Got a backlog of TikToks you want on YouTube Shorts? Doing them one-by-one is painful. Here's how to batch the entire process.
If you have 10, 50, or 100+ TikToks to repurpose, the manual method (download, upload, write title, repeat) will eat your entire day. Let's fix that.
The Problem with One-by-One
Here's what manual repurposing looks like at scale:
| Videos | Time @ 8 min each | What you're doing |
|---|---|---|
| 10 videos | ~1.3 hours | Tedious but doable |
| 30 videos | ~4 hours | Half your workday gone |
| 100 videos | ~13 hours | Multiple days of repetitive work |
Most of that time is repetitive mechanical work: copying URLs, waiting for downloads, switching between apps, writing variations of similar titles. It doesn't require creativity - it's just tedium.
What "Bulk Upload" Actually Means
A true bulk workflow needs to batch each step:
- Bulk download: Get multiple TikToks at once (without watermarks)
- Bulk title generation: Create YouTube-optimized titles without writing each manually
- Bulk upload: Send multiple videos to YouTube in one session
- Scheduled publishing: Space out uploads automatically (don't dump 50 videos at once)
Any step that's still one-by-one becomes your bottleneck.
Method 1: YouTube Studio Bulk Upload (Partial Solution)
YouTube Studio lets you upload multiple videos at once from desktop.
How it works:
- Go to studio.youtube.com
- Click Create → Upload videos
- Drag multiple video files into the upload window
- Fill in details for each video as they upload
What this solves:
- Multiple videos uploading simultaneously
- All in one browser session
What this doesn't solve:
- You still need to download all the TikToks first (manually, one by one)
- You still write every title manually
- You still set publish times for each video individually
Verdict: Helps with the upload step only. The rest is still manual.
Method 2: Command Line Batch Download + YouTube Studio
For technical users: use yt-dlp to batch download TikToks, then upload via YouTube Studio.
┄┄┄┄┄┄┄┄┄┄
EXERCISE SET
(1) What does the TikTok-to-Shorts guide say about each point?
(a) About how long do 30 videos take by hand?
(b) What is its verdict on the YouTube Studio bulk upload method?
(c) What tool does Method 2 use for batch downloading?
(2) Does each statement agree with the TikTok-to-Shorts guide? Answer yes or no, and quote the deciding words.
(a) The time estimates assume 8 minutes per video.
(b) YouTube Studio bulk upload writes the titles for you.
(c) The guide suggests publishing a large batch of videos all at once.
(3) Pick up the TikTok-to-Shorts guide after its last sentence and continue it.
The items aren't needed for anything here.

GIVEN INFORMATION
┄┄┄┄┄┄┄┄┄┄
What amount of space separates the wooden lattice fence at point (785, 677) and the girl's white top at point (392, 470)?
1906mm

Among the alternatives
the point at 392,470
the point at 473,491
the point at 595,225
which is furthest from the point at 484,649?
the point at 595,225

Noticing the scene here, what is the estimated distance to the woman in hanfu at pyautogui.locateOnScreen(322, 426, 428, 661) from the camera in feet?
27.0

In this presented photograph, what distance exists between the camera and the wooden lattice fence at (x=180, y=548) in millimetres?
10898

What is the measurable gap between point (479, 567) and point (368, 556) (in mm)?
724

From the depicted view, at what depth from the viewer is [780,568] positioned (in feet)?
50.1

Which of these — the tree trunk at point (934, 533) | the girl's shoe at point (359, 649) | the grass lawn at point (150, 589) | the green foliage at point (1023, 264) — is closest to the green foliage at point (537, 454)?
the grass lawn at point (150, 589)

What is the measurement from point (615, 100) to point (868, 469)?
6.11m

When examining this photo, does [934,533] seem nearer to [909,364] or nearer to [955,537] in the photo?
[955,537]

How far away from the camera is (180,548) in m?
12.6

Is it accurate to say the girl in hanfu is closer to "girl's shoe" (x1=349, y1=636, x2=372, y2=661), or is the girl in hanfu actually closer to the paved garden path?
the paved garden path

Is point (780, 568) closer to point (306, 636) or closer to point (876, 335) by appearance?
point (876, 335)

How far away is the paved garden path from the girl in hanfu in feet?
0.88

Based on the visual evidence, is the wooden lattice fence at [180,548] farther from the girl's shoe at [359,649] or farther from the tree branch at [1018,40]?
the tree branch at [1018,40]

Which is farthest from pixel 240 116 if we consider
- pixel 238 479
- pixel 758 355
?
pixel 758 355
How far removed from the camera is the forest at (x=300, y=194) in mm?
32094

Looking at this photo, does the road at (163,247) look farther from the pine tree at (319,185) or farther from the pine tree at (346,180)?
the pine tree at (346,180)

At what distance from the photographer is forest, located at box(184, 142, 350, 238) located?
┄┄┄┄┄┄┄┄┄┄
RESULTS
(1)
(a) About 4 hours.
(b) It helps with the upload step only, and the rest is still manual.
(c) yt-dlp.

(2)
(a) Yes: "Time @ 8 min each"
(b) No: "You still write every title manually"
(c) No: "don't dump 50 videos at once"

(3)
Batch download example:
yt-dlp -a urls.txt
Where urls.txt contains one TikTok URL per line. All videos download without watermarks.
Then:
- Drag all downloaded files into YouTube Studio
- Fill in titles and descriptions for each
- Schedule each video individually
What this solves:
- Fast bulk downloading
- No watermarks
- Free and open source
What this doesn't solve:
- Still manual title writing for every video
- Still manual scheduling for each video
- Requires command line comfort
- Multiple tools and steps to coordinate
Verdict: Great for the download step. Rest is still manual.
Method 3: GoShorts (Full Bulk Automation)
This is what we built GoShorts to handle. The entire pipeline in one tool:
Bulk workflow:
- Add videos: Paste TikTok URLs one after another - each downloads in the background
- Generate titles: AI creates YouTube-optimized titles for all videos (one click for the batch)
- Set schedule: Define your posting interval (e.g., "one video every 6 hours")
- Start queue: GoShorts uploads and publishes on autopilot
How timing works:
- First video: publishes at your chosen start time
- Each following video: automatically scheduled at your interval
- Example: 10 videos at 6-hour intervals = spread over 2.5 days
What this solves:
- Bulk download (no watermarks)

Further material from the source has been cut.